Die Chemotherapie ist die häufigste Nachbehandlung bei Nichtseminomen, wird aber auch bei Seminomen im fortgeschrittenen Stadion eingesetzt.

Wirkstoffe

Für die Chemotherapie bei Hodenkarzinomspatienten wird meist die Wirkstoffkombination PEB (Zytostakika Cisplatin, Etoposid und Bleomycin) verwendet. Lediglich Bleomycin wird manchmal durch Ifosfamid (dann erhalten wir PEI) ersetzt, da es sich negativ auf die Lunge auswirkt und daher bei Sportlern vermieden wird.

Behandlungszyklen

Der Behandlung wird in Zyklen von je 21 Tagen eingeteilt. Von diesen Zyklen werden ein bis vier, meist zwei durchgeführt. Für jeden Tag das Behandlungszyklus wird eine genaue Medikation festgesetzt.

Zu Beginn jedes Zyklus wird ein Venenkatheter gelegt.
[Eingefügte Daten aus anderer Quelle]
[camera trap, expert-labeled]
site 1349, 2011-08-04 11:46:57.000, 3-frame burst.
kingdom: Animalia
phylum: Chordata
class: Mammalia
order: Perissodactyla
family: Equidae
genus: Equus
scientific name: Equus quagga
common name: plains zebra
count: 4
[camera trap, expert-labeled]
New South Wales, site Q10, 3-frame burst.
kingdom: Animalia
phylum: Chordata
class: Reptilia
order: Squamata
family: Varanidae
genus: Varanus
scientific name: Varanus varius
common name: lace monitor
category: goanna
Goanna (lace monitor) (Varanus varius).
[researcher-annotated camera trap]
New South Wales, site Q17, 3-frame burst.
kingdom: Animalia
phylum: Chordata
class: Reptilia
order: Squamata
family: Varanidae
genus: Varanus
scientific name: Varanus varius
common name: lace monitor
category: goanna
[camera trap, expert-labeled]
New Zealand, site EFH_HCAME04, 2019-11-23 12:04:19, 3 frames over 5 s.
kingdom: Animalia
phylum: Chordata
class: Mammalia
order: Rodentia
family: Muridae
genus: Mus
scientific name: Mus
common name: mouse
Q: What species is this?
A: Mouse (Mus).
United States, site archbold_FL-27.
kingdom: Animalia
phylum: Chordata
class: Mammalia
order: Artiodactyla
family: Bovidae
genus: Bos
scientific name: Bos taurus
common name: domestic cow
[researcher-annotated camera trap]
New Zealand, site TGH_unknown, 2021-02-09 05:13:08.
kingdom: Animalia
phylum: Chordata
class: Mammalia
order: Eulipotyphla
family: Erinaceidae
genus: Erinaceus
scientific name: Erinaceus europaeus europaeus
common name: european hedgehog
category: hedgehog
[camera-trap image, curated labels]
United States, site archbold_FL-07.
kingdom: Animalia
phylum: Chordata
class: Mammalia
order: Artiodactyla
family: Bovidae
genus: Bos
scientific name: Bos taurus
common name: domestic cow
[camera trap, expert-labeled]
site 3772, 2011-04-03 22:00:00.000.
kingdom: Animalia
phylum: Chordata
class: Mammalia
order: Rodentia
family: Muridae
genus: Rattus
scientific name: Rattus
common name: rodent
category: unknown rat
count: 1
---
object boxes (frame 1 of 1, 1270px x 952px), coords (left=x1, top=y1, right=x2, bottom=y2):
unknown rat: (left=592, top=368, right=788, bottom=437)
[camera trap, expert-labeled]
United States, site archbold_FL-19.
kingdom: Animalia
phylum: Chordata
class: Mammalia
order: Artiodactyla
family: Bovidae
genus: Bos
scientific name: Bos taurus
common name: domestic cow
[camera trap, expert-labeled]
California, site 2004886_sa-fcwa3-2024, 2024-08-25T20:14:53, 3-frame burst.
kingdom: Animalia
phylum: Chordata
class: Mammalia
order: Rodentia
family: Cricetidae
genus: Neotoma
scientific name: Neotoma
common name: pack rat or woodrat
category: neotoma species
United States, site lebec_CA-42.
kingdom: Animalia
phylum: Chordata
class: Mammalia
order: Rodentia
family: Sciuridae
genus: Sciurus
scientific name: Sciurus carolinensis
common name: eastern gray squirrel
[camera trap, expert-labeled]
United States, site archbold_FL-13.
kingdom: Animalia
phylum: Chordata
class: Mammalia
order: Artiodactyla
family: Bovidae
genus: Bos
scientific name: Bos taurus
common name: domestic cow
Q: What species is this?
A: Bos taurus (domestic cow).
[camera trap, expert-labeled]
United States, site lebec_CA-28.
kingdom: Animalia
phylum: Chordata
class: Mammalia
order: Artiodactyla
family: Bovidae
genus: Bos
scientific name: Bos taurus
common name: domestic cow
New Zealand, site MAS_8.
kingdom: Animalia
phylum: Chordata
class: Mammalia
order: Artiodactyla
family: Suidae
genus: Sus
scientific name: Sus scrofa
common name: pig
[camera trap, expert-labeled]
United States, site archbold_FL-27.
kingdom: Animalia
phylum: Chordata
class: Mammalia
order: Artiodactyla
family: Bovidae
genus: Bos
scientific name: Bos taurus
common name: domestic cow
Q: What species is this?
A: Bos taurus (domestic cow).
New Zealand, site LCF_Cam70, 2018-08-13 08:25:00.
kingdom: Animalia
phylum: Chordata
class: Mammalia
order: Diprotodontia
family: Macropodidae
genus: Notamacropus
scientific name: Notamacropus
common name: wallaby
Über diesen dünnen Plastikschlauch, der direkt ins Venensystem des Patienten führt, erfolgt kontinuierlich eine Infusion großer Mengen Flüssigkeit. Sind im Behandlungsschema die kompletten vier Zyklen vorgesehen kann sich auch ein Portkatheter lohnen.

Zum täglichen Wirkstoffmix eines Patienten gehören in den ersten fünf Tagen Cisplatin und Etoposid. Von zentraler Bedeutung ist hierbei das Zytostatikum Cisplatin, welches das Zellwachstum einschränkt und von Kochsalzspülungen begleitet wird. Ein weiterer Bestandteil der Infusion ist ein Medikament gegen Übelkeit. An den Tagen 1, 7 und 15 kommt das metallartig schmeckende Antibiotikum Bleomycin, welches zu einer DNA Fragmentierung führt.

Nebenwirkungen

Die Nebenwirkungen der Therapie halten sich in Grenzen.

  • Haarausfall erfolgt gegen Ende des erste Zyklus oder später.
  • Übelkeit tritt regelmäßig auf, führt aber nur selten zu Erbrechen.
  • Nahrungsaufnahme ist mit Einschränkungen möglich.